> Document extract
+--

Finally we can read in the considerations incorporated in the charter of the Central Bank of Curaçao and Saint Martin, the following statement:
There is one currency area that shares a common currency; this currency is pegged to the United States dollar.

The fiscal framework as adopted3 also favours the decision to form a monetary union by Curaçao and Saint Martin. Based on this fiscal framework, Curaçao and Saint Martin share the same set of fiscal rules and the same fiscal supervisory board. The fiscal rules establish a multi-annual golden rule, ie current public expenditures may not exceed current public revenues, while it is still possible to borrow to finance public capital investments.

Strict rules for the classification of public expenditures and revenues make it harder to circumvent this rule. In addition there is a ceiling for the interest burden which limits public debt and is intended to assure sustainable public finances. The supervisory board monitors compliance with these fiscal rules. This framework should ensure sound public finances and should prevent public finances from exerting any pressure on the monetary policy, allowing an independent monetary policy.

Despite the recent status of the monetary union of Curaçao and Saint Martin, and the safeguards as anchored in the charter of the new Central Bank of Curaçao and Saint Martin and the fiscal framework, the debate about a monetary union formed by Curaçao and Saint Martin is still ongoing. In this discussion, dollarisation of the economy of Curaçao is front and centre, which more or less implies that we have come full circle in the discussion regarding monetary policy and macro financial policy. Dollarisation of the economy of Curaçao is an issue that was previously raised both by the former Central Bank of the Netherlands Antilles4 and the Ministry of Finance of the Netherlands Antilles as an option for both Saint Martin and Curaçao after obtaining country status within the Kingdom of The Netherlands.

+--

> Task goal
Answer these questions from the passage on the Curaçao and Saint Martin monetary union:
1. To what is the shared currency pegged?
2. Which body monitors compliance with the fiscal rules?
3. Under the golden rule, what may still be done to finance public capital investments?
These entries were taken from a separate source.

Image-based spatial reasoning data:
+--

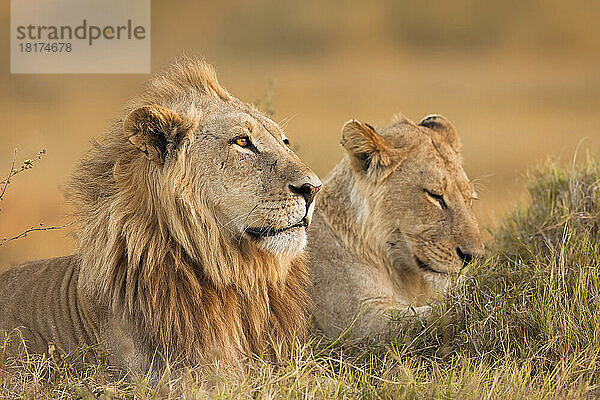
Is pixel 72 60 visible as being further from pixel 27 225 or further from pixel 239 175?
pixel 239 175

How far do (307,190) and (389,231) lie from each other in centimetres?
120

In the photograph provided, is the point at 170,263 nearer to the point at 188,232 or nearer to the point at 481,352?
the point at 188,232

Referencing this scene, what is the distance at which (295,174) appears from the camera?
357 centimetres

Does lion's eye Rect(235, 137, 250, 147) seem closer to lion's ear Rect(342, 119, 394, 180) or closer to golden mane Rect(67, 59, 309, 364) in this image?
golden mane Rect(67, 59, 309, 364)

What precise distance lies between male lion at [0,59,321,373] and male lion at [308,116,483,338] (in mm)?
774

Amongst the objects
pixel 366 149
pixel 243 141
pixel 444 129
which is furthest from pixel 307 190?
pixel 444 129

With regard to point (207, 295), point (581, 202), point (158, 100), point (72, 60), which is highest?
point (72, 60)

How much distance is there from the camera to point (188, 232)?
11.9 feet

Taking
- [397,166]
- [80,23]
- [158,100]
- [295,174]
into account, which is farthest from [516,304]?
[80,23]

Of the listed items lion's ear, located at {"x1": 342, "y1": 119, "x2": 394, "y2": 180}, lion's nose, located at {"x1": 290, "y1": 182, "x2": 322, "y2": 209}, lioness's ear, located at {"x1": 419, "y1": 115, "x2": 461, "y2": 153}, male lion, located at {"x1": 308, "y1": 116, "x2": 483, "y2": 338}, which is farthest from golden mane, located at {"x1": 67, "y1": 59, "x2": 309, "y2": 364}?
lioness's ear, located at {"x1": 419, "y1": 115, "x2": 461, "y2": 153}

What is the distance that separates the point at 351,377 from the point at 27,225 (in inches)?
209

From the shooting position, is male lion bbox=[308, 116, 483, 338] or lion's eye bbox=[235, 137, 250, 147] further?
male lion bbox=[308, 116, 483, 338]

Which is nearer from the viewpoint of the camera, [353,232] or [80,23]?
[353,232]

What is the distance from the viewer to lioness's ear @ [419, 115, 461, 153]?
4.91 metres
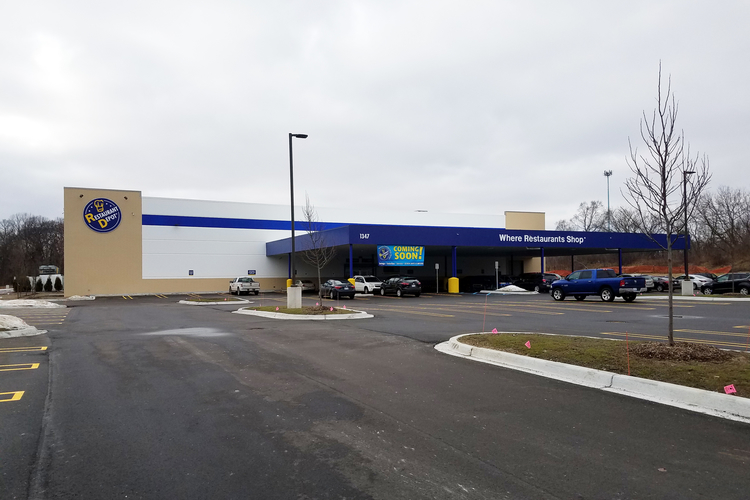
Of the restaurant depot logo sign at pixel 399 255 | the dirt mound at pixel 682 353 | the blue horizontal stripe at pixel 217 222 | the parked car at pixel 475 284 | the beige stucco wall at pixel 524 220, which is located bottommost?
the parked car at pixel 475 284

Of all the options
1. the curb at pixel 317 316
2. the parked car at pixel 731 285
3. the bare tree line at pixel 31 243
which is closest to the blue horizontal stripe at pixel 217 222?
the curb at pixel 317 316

+--

> Output for this task
1. The United States dollar.
2. The fiscal supervisory board.
3. Borrowing.